EXERCISE MATERIALS section start
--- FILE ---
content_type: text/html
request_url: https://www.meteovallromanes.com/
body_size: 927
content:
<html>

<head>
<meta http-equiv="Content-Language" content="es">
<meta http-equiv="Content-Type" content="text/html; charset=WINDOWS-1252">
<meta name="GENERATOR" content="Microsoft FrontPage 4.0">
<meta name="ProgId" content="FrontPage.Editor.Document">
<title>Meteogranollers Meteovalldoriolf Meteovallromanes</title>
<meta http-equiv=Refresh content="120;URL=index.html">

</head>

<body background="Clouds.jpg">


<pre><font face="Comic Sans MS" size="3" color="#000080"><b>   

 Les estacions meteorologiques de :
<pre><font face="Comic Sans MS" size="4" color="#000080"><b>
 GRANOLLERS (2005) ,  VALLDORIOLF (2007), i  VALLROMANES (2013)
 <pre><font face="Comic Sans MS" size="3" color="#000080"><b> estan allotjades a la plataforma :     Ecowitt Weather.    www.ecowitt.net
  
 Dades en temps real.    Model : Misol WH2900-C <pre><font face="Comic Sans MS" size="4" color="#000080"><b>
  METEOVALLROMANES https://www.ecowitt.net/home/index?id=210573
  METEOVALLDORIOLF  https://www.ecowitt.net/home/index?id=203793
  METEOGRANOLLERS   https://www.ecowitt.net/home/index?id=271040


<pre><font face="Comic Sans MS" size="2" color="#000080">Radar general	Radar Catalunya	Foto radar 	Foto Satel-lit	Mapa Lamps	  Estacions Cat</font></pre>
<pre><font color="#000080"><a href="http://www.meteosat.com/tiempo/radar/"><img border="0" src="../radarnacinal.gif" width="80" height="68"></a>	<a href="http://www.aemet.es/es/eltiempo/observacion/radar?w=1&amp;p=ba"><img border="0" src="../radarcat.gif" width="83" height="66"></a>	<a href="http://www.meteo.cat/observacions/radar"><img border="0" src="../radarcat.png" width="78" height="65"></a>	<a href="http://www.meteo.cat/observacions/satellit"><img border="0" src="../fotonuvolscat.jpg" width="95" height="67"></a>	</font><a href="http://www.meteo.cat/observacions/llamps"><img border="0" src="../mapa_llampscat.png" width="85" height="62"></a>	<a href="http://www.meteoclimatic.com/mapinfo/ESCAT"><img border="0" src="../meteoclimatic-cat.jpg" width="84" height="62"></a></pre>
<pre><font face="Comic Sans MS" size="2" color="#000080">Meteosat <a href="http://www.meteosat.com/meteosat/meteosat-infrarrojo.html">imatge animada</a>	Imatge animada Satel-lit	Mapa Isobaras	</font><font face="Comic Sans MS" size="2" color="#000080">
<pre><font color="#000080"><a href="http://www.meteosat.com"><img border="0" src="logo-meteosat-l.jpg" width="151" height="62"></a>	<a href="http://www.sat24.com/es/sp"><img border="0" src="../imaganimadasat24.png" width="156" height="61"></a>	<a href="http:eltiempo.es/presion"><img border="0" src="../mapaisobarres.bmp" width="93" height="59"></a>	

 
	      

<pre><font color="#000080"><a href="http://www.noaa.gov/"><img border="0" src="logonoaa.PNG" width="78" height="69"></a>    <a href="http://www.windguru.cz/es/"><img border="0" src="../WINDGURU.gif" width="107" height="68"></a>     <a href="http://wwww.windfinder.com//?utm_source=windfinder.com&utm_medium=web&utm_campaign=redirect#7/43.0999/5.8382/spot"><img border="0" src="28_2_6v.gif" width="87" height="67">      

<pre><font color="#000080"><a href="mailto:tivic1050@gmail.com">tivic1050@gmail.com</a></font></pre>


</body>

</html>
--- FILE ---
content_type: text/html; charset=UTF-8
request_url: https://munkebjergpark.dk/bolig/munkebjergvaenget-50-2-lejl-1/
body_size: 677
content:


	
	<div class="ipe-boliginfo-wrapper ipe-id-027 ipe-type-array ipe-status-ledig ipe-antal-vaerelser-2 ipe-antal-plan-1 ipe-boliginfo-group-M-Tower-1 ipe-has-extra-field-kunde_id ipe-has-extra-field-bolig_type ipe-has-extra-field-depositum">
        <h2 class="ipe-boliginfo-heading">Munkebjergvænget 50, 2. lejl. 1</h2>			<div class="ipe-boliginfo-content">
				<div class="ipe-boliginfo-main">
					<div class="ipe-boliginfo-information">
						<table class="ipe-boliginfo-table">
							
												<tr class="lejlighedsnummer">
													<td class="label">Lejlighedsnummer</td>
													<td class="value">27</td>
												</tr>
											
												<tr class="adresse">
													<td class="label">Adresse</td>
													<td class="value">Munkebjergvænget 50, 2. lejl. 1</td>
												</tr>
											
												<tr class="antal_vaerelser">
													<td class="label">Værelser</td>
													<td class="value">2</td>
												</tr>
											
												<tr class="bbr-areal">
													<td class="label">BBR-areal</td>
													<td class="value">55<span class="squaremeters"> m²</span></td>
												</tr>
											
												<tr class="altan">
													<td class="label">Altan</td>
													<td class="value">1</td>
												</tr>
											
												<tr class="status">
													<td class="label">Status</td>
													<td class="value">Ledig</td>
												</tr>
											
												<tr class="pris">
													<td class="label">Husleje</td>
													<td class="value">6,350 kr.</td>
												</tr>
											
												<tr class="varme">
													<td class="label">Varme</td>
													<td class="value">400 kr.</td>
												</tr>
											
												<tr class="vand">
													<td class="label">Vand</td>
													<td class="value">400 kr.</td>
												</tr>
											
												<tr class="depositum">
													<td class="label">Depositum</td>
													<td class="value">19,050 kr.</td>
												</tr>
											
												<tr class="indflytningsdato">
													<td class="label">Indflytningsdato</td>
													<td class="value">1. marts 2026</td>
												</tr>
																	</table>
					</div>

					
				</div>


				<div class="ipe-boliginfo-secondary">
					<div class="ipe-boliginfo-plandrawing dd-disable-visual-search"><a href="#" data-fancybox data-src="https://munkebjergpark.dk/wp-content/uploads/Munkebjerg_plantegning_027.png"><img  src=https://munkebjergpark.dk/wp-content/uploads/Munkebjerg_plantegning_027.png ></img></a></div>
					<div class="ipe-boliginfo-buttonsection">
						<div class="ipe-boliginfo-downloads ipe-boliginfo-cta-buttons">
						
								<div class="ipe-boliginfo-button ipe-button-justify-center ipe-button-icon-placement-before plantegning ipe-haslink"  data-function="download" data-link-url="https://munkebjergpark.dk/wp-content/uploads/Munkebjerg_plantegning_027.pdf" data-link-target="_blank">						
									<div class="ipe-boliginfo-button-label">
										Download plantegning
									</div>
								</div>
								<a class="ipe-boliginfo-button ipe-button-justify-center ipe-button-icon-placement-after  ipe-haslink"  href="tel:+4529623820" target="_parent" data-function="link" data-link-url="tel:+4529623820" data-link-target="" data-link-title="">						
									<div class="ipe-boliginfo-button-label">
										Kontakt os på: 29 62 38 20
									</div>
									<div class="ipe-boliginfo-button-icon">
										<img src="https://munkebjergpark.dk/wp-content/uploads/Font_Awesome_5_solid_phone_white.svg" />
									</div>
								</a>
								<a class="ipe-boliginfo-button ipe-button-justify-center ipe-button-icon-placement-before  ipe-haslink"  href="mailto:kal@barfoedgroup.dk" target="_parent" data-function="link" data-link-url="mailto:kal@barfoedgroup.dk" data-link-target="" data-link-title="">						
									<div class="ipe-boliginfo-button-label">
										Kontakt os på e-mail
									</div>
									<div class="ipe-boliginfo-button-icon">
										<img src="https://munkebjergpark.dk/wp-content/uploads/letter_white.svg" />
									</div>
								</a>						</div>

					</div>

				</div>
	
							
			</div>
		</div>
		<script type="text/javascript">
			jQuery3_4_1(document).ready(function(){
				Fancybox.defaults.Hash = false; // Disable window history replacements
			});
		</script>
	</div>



EXERCISE MATERIALS section end
WHAT YOU WILL DO: The task calls for all the records above to be repeated exactly.

ANSWER AREA:
--- FILE ---
content_type: text/html
request_url: https://www.meteovallromanes.com/
body_size: 927
content:
<html>

<head>
<meta http-equiv="Content-Language" content="es">
<meta http-equiv="Content-Type" content="text/html; charset=WINDOWS-1252">
<meta name="GENERATOR" content="Microsoft FrontPage 4.0">
<meta name="ProgId" content="FrontPage.Editor.Document">
<title>Meteogranollers Meteovalldoriolf Meteovallromanes</title>
<meta http-equiv=Refresh content="120;URL=index.html">

</head>

<body background="Clouds.jpg">


<pre><font face="Comic Sans MS" size="3" color="#000080"><b>   

 Les estacions meteorologiques de :
<pre><font face="Comic Sans MS" size="4" color="#000080"><b>
 GRANOLLERS (2005) ,  VALLDORIOLF (2007), i  VALLROMANES (2013)
 <pre><font face="Comic Sans MS" size="3" color="#000080"><b> estan allotjades a la plataforma :     Ecowitt Weather.    www.ecowitt.net
  
 Dades en temps real.    Model : Misol WH2900-C <pre><font face="Comic Sans MS" size="4" color="#000080"><b>
  METEOVALLROMANES https://www.ecowitt.net/home/index?id=210573
  METEOVALLDORIOLF  https://www.ecowitt.net/home/index?id=203793
  METEOGRANOLLERS   https://www.ecowitt.net/home/index?id=271040


<pre><font face="Comic Sans MS" size="2" color="#000080">Radar general	Radar Catalunya	Foto radar 	Foto Satel-lit	Mapa Lamps	  Estacions Cat</font></pre>
<pre><font color="#000080"><a href="http://www.meteosat.com/tiempo/radar/"><img border="0" src="../radarnacinal.gif" width="80" height="68"></a>	<a href="http://www.aemet.es/es/eltiempo/observacion/radar?w=1&amp;p=ba"><img border="0" src="../radarcat.gif" width="83" height="66"></a>	<a href="http://www.meteo.cat/observacions/radar"><img border="0" src="../radarcat.png" width="78" height="65"></a>	<a href="http://www.meteo.cat/observacions/satellit"><img border="0" src="../fotonuvolscat.jpg" width="95" height="67"></a>	</font><a href="http://www.meteo.cat/observacions/llamps"><img border="0" src="../mapa_llampscat.png" width="85" height="62"></a>	<a href="http://www.meteoclimatic.com/mapinfo/ESCAT"><img border="0" src="../meteoclimatic-cat.jpg" width="84" height="62"></a></pre>
<pre><font face="Comic Sans MS" size="2" color="#000080">Meteosat <a href="http://www.meteosat.com/meteosat/meteosat-infrarrojo.html">imatge animada</a>	Imatge animada Satel-lit	Mapa Isobaras	</font><font face="Comic Sans MS" size="2" color="#000080">
<pre><font color="#000080"><a href="http://www.meteosat.com"><img border="0" src="logo-meteosat-l.jpg" width="151" height="62"></a>	<a href="http://www.sat24.com/es/sp"><img border="0" src="../imaganimadasat24.png" width="156" height="61"></a>	<a href="http:eltiempo.es/presion"><img border="0" src="../mapaisobarres.bmp" width="93" height="59"></a>	

 
	      

<pre><font color="#000080"><a href="http://www.noaa.gov/"><img border="0" src="logonoaa.PNG" width="78" height="69"></a>    <a href="http://www.windguru.cz/es/"><img border="0" src="../WINDGURU.gif" width="107" height="68"></a>     <a href="http://wwww.windfinder.com//?utm_source=windfinder.com&utm_medium=web&utm_campaign=redirect#7/43.0999/5.8382/spot"><img border="0" src="28_2_6v.gif" width="87" height="67">      

<pre><font color="#000080"><a href="mailto:tivic1050@gmail.com">tivic1050@gmail.com</a></font></pre>


</body>

</html>
--- FILE ---
content_type: text/html; charset=UTF-8
request_url: https://munkebjergpark.dk/bolig/munkebjergvaenget-50-2-lejl-1/
body_size: 677
content:


	
	<div class="ipe-boliginfo-wrapper ipe-id-027 ipe-type-array ipe-status-ledig ipe-antal-vaerelser-2 ipe-antal-plan-1 ipe-boliginfo-group-M-Tower-1 ipe-has-extra-field-kunde_id ipe-has-extra-field-bolig_type ipe-has-extra-field-depositum">
        <h2 class="ipe-boliginfo-heading">Munkebjergvænget 50, 2. lejl. 1</h2>			<div class="ipe-boliginfo-content">
				<div class="ipe-boliginfo-main">
					<div class="ipe-boliginfo-information">
						<table class="ipe-boliginfo-table">
							
												<tr class="lejlighedsnummer">
													<td class="label">Lejlighedsnummer</td>
													<td class="value">27</td>
												</tr>
											
												<tr class="adresse">
													<td class="label">Adresse</td>
													<td class="value">Munkebjergvænget 50, 2. lejl. 1</td>
												</tr>
											
												<tr class="antal_vaerelser">
													<td class="label">Værelser</td>
													<td class="value">2</td>
												</tr>
											
												<tr class="bbr-areal">
													<td class="label">BBR-areal</td>
													<td class="value">55<span class="squaremeters"> m²</span></td>
												</tr>
											
												<tr class="altan">
													<td class="label">Altan</td>
													<td class="value">1</td>
												</tr>
											
												<tr class="status">
													<td class="label">Status</td>
													<td class="value">Ledig</td>
												</tr>
											
												<tr class="pris">
													<td class="label">Husleje</td>
													<td class="value">6,350 kr.</td>
												</tr>
											
												<tr class="varme">
													<td class="label">Varme</td>
													<td class="value">400 kr.</td>
												</tr>
											
												<tr class="vand">
													<td class="label">Vand</td>
													<td class="value">400 kr.</td>
												</tr>
											
												<tr class="depositum">
													<td class="label">Depositum</td>
													<td class="value">19,050 kr.</td>
												</tr>
											
												<tr class="indflytningsdato">
													<td class="label">Indflytningsdato</td>
													<td class="value">1. marts 2026</td>
												</tr>
																	</table>
					</div>

					
				</div>


				<div class="ipe-boliginfo-secondary">
					<div class="ipe-boliginfo-plandrawing dd-disable-visual-search"><a href="#" data-fancybox data-src="https://munkebjergpark.dk/wp-content/uploads/Munkebjerg_plantegning_027.png"><img  src=https://munkebjergpark.dk/wp-content/uploads/Munkebjerg_plantegning_027.png ></img></a></div>
					<div class="ipe-boliginfo-buttonsection">
						<div class="ipe-boliginfo-downloads ipe-boliginfo-cta-buttons">
						
								<div class="ipe-boliginfo-button ipe-button-justify-center ipe-button-icon-placement-before plantegning ipe-haslink"  data-function="download" data-link-url="https://munkebjergpark.dk/wp-content/uploads/Munkebjerg_plantegning_027.pdf" data-link-target="_blank">						
									<div class="ipe-boliginfo-button-label">
										Download plantegning
									</div>
								</div>
								<a class="ipe-boliginfo-button ipe-button-justify-center ipe-button-icon-placement-after  ipe-haslink"  href="tel:+4529623820" target="_parent" data-function="link" data-link-url="tel:+4529623820" data-link-target="" data-link-title="">						
									<div class="ipe-boliginfo-button-label">
										Kontakt os på: 29 62 38 20
									</div>
									<div class="ipe-boliginfo-button-icon">
										<img src="https://munkebjergpark.dk/wp-content/uploads/Font_Awesome_5_solid_phone_white.svg" />
									</div>
								</a>
								<a class="ipe-boliginfo-button ipe-button-justify-center ipe-button-icon-placement-before  ipe-haslink"  href="mailto:kal@barfoedgroup.dk" target="_parent" data-function="link" data-link-url="mailto:kal@barfoedgroup.dk" data-link-target="" data-link-title="">						
									<div class="ipe-boliginfo-button-label">
										Kontakt os på e-mail
									</div>
									<div class="ipe-boliginfo-button-icon">
										<img src="https://munkebjergpark.dk/wp-content/uploads/letter_white.svg" />
									</div>
								</a>						</div>

					</div>

				</div>
	
							
			</div>
		</div>
		<script type="text/javascript">
			jQuery3_4_1(document).ready(function(){
				Fancybox.defaults.Hash = false; // Disable window history replacements
			});
		</script>
	</div>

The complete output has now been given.